● **Assigned task**:
Every line of the material is to be transcribed verbatim, with images omitted.

● **Supplied data**:
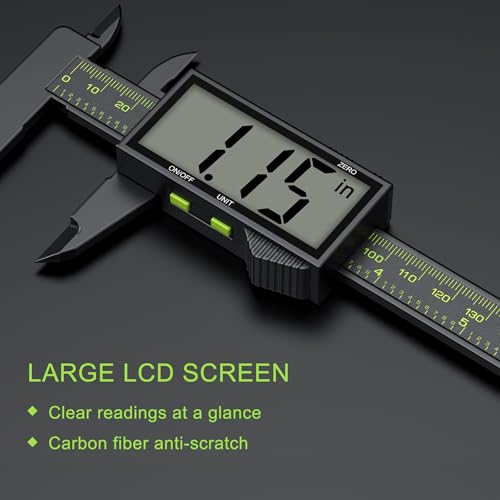 Digital Calipers, Caliper Measuring Tool with Large LCD Screen(6Inch/150mm) - color: Black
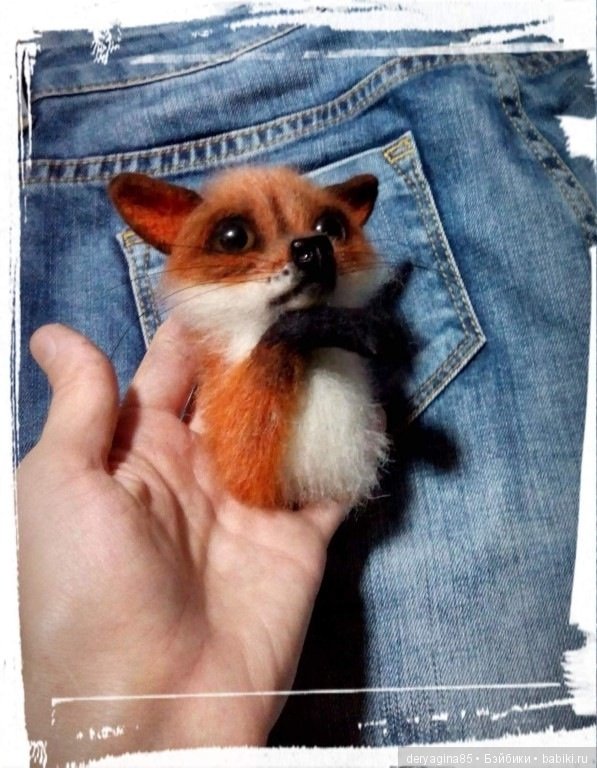 Мои брошки лисятки — Валяные игрушки из шерсти: сухое валяние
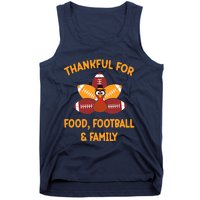 Thankful For Food Football Family Thanksgiving Turkey Tank Top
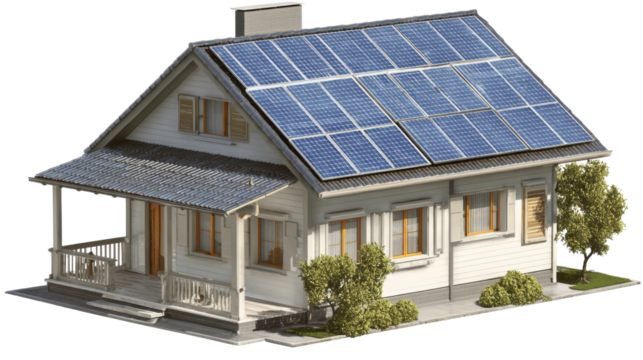 3D rendered house with solar panels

● **Your solution**:
 Digital Calipers, Caliper Measuring Tool with Large LCD Screen(6Inch/150mm) - color: Black
 Мои брошки лисятки — Валяные игрушки из шерсти: сухое валяние
 Thankful For Food Football Family Thanksgiving Turkey Tank Top
 3D rendered house with solar panels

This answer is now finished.